En el ecuador de su visita oficial a Pekín, el presidente del Gobierno español estrecha lazos con el gigante asiático para buscar un equilibrio frente al nuevo aislacionismo y la agresividad comercial de Washington.
PEKÍN – La visita de Pedro Sánchez a China ha trascendido el ámbito comercial para convertirse en un movimiento geopolítico de primer orden. En un contexto marcado por la reciente escalada de tensión en el Estrecho de Ormuz y el giro proteccionista de la Casa Blanca, el líder español ha apostado por consolidar su relación con Xi Jinping, otorgando a China el rol de «potencia estabilizadora» en el nuevo orden mundial.
Un nuevo eje estratégico
Sánchez ha subrayado la importancia de mantener canales de diálogo abiertos y sólidos con Pekín, especialmente cuando las relaciones transatlánticas atraviesan un periodo de incertidumbre bajo la administración de Donald Trump.
- Frente al proteccionismo: Ante la amenaza de nuevos aranceles y bloqueos navales por parte de EE. UU., España busca en China un socio que defienda el multilateralismo y la estabilidad de los mercados globales.
- Sintonía política: El presidente del Gobierno ha destacado que, pese a las diferencias ideológicas, la interlocución con Xi Jinping es «fluida y necesaria» para abordar retos globales como la crisis climática o la pacificación de conflictos regionales.
China como mediador global
El Ejecutivo español considera que el peso de China es clave para evitar que las tensiones en Oriente Medio —agravadas tras el fracaso de las negociaciones de Islamabad y el anuncio del bloqueo estadounidense en Ormuz— deriven en un conflicto incontrolable.
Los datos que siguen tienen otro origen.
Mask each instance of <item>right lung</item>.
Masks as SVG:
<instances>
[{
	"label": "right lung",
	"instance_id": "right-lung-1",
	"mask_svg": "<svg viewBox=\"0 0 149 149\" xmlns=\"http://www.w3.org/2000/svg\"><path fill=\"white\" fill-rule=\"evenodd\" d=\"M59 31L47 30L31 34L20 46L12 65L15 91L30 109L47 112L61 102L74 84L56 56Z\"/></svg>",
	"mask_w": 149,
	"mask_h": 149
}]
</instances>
Sánchez ha instado a Pekín a ejercer su influencia para moderar las posiciones y mantener la seguridad en las rutas comerciales internacionales.
Resultados de la cumbre bilateral
Más allá de la alta política, el encuentro ha servido para materializar acuerdos que benefician directamente a la economía española:
- Apertura de mercados: Avances significativos para que los productos agroalimentarios españoles tengan una entrada más ágil en el mercado chino.
- Tecnología y Sostenibilidad: Compromisos de inversión mutua en energías renovables y movilidad eléctrica, sectores donde España aspira a ser el «hub» europeo de las empresas chinas.
- Turismo y Cultura: Planes para recuperar e incentivar el flujo de turistas chinos hacia España, niveles que aún se resienten tras los cambios en la política de viajes internacional.
La clave: La diplomacia española busca con este viaje no solo reducir el déficit comercial, sino enviar un mensaje de autonomía estratégica: España no renuncia a sus alianzas tradicionales, pero diversifica sus apoyos en un mundo donde el liderazgo de Washington se ha vuelto imprevisible.
Esta consolidación de la relación hispano-china sitúa a Madrid como uno de los puentes más sólidos entre la Unión Europea y el gigante asiático en un momento de máxima fragmentación global.